(Set task):
Arrange all of the material below as a numbered list, one line per entry, with blank lines omitted. Leave the pictures out of your answer.

Stored items:
========
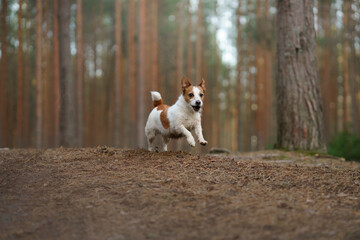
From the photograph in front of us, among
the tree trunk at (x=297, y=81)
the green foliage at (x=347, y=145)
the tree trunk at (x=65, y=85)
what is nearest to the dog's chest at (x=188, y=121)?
the tree trunk at (x=297, y=81)

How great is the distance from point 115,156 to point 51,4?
18063 millimetres

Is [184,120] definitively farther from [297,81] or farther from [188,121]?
[297,81]

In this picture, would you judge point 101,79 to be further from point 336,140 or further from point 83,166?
point 83,166

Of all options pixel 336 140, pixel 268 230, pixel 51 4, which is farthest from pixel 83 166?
pixel 51 4

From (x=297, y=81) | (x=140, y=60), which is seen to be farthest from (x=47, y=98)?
(x=297, y=81)

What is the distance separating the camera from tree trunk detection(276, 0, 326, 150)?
315 inches

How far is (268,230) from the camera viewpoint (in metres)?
2.93

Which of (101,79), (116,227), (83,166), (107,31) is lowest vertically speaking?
(116,227)

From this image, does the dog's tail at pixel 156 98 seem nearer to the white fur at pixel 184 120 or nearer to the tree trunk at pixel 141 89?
the white fur at pixel 184 120

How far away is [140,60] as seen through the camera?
57.3ft

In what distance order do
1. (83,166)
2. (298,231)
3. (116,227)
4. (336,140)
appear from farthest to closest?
(336,140) → (83,166) → (116,227) → (298,231)

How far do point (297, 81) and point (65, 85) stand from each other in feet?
22.6

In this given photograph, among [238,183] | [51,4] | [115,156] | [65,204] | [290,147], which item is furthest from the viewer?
[51,4]

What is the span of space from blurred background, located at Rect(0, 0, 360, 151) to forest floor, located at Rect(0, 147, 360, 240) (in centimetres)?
1186
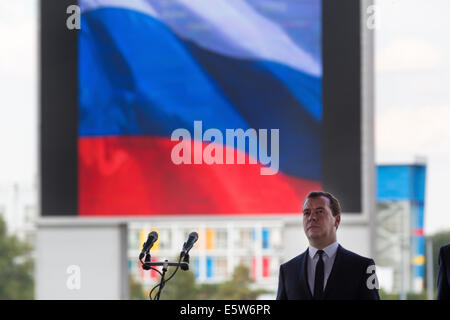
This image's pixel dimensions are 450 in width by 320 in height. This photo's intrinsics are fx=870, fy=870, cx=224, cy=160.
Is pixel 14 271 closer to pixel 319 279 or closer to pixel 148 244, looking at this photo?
pixel 148 244

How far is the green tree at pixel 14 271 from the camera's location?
30.5 metres

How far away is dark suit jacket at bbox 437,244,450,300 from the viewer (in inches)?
89.2

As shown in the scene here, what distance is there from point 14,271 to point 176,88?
27.4 meters

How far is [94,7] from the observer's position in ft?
16.0

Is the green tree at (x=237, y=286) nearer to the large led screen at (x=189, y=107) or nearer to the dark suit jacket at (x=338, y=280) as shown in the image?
the large led screen at (x=189, y=107)

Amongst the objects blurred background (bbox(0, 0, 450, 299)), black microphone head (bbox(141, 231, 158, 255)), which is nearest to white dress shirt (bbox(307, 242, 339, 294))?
black microphone head (bbox(141, 231, 158, 255))

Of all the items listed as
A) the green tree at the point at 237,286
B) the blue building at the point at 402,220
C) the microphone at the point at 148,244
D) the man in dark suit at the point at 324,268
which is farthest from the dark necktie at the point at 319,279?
the green tree at the point at 237,286

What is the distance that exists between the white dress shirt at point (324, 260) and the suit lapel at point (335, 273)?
0.01 m

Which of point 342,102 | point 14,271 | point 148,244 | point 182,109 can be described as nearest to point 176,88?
point 182,109

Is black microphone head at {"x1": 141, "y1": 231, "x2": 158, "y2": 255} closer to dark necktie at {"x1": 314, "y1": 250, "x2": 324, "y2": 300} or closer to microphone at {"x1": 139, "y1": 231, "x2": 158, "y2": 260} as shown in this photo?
microphone at {"x1": 139, "y1": 231, "x2": 158, "y2": 260}

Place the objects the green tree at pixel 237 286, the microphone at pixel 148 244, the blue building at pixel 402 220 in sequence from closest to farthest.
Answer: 1. the microphone at pixel 148 244
2. the blue building at pixel 402 220
3. the green tree at pixel 237 286

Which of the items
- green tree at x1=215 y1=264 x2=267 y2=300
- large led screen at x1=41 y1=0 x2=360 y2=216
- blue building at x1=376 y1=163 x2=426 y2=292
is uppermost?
large led screen at x1=41 y1=0 x2=360 y2=216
========
(Written solution):
1. From the photograph in front of us, among
2. the tree trunk at (x=297, y=81)
3. the green foliage at (x=347, y=145)
4. the tree trunk at (x=65, y=85)
5. what is nearest to the dog's chest at (x=188, y=121)?
6. the tree trunk at (x=297, y=81)
7. How great is the distance from point 115,156 to point 51,4?
8. 18063 millimetres
9. Is [184,120] definitively farther from [297,81] or farther from [188,121]?
10. [297,81]
11. In this picture, would you judge point 101,79 to be further from point 336,140 or further from point 83,166?
12. point 83,166
13. Of all options pixel 336 140, pixel 268 230, pixel 51 4, which is farthest from pixel 83 166?
14. pixel 51 4
15. From (x=297, y=81) | (x=140, y=60), which is seen to be farthest from (x=47, y=98)?
16. (x=297, y=81)
17. What is the distance separating the camera from tree trunk detection(276, 0, 326, 150)?
18. 315 inches
19. How far is (268,230) from the camera viewpoint (in metres)?
20. 2.93
21. Which of (101,79), (116,227), (83,166), (107,31) is lowest vertically speaking?
22. (116,227)
23. From this image, does the dog's tail at pixel 156 98 seem nearer to the white fur at pixel 184 120 or nearer to the tree trunk at pixel 141 89?
24. the white fur at pixel 184 120
25. How far away is [140,60] as seen through the camera?
26. 57.3ft
27. In what distance order do
28. 1. (83,166)
29. 2. (298,231)
30. 3. (116,227)
31. 4. (336,140)
32. appear from farthest to closest?
33. (336,140) → (83,166) → (116,227) → (298,231)
34. How far do point (297, 81) and point (65, 85) stand from each other in feet?
35. 22.6
36. In this given photograph, among [238,183] | [51,4] | [115,156] | [65,204] | [290,147], which item is furthest from the viewer?
37. [51,4]
38. What is the span of space from blurred background, located at Rect(0, 0, 360, 151) to forest floor, located at Rect(0, 147, 360, 240) (in centimetres)?
39. 1186
40. This image's pixel dimensions are 450 in width by 320 in height. This photo's intrinsics are fx=870, fy=870, cx=224, cy=160.
41. Is pixel 14 271 closer to pixel 319 279 or closer to pixel 148 244, looking at this photo?
42. pixel 148 244
43. How far is the green tree at pixel 14 271 from the camera's location?
44. 30.5 metres
45. How far away is dark suit jacket at bbox 437,244,450,300 from the viewer (in inches)?
46. 89.2
47. As shown in the scene here, what distance is there from point 14,271 to point 176,88?
48. 27.4 meters
49. How far is [94,7] from the observer's position in ft?
50. 16.0
51. Is the green tree at (x=237, y=286) nearer to the large led screen at (x=189, y=107) or nearer to the dark suit jacket at (x=338, y=280) as shown in the image?
52. the large led screen at (x=189, y=107)
53. Amongst the objects blurred background (bbox(0, 0, 450, 299)), black microphone head (bbox(141, 231, 158, 255)), which is nearest to white dress shirt (bbox(307, 242, 339, 294))?
54. black microphone head (bbox(141, 231, 158, 255))
55. Of all the items listed as
56. A) the green tree at the point at 237,286
57. B) the blue building at the point at 402,220
58. C) the microphone at the point at 148,244
59. D) the man in dark suit at the point at 324,268
60. which is farthest from the dark necktie at the point at 319,279?
61. the green tree at the point at 237,286
62. What is the distance that exists between the white dress shirt at point (324, 260) and the suit lapel at point (335, 273)?
63. 0.01 m
64. Which of point 342,102 | point 14,271 | point 148,244 | point 182,109 can be described as nearest to point 176,88?
65. point 182,109
66. Is black microphone head at {"x1": 141, "y1": 231, "x2": 158, "y2": 255} closer to dark necktie at {"x1": 314, "y1": 250, "x2": 324, "y2": 300} or closer to microphone at {"x1": 139, "y1": 231, "x2": 158, "y2": 260} as shown in this photo?
67. microphone at {"x1": 139, "y1": 231, "x2": 158, "y2": 260}
68. Place the objects the green tree at pixel 237 286, the microphone at pixel 148 244, the blue building at pixel 402 220 in sequence from closest to farthest.
69. Answer: 1. the microphone at pixel 148 244
70. 2. the blue building at pixel 402 220
71. 3. the green tree at pixel 237 286
72. Which of the items
73. - green tree at x1=215 y1=264 x2=267 y2=300
74. - large led screen at x1=41 y1=0 x2=360 y2=216
75. - blue building at x1=376 y1=163 x2=426 y2=292
76. is uppermost?
77. large led screen at x1=41 y1=0 x2=360 y2=216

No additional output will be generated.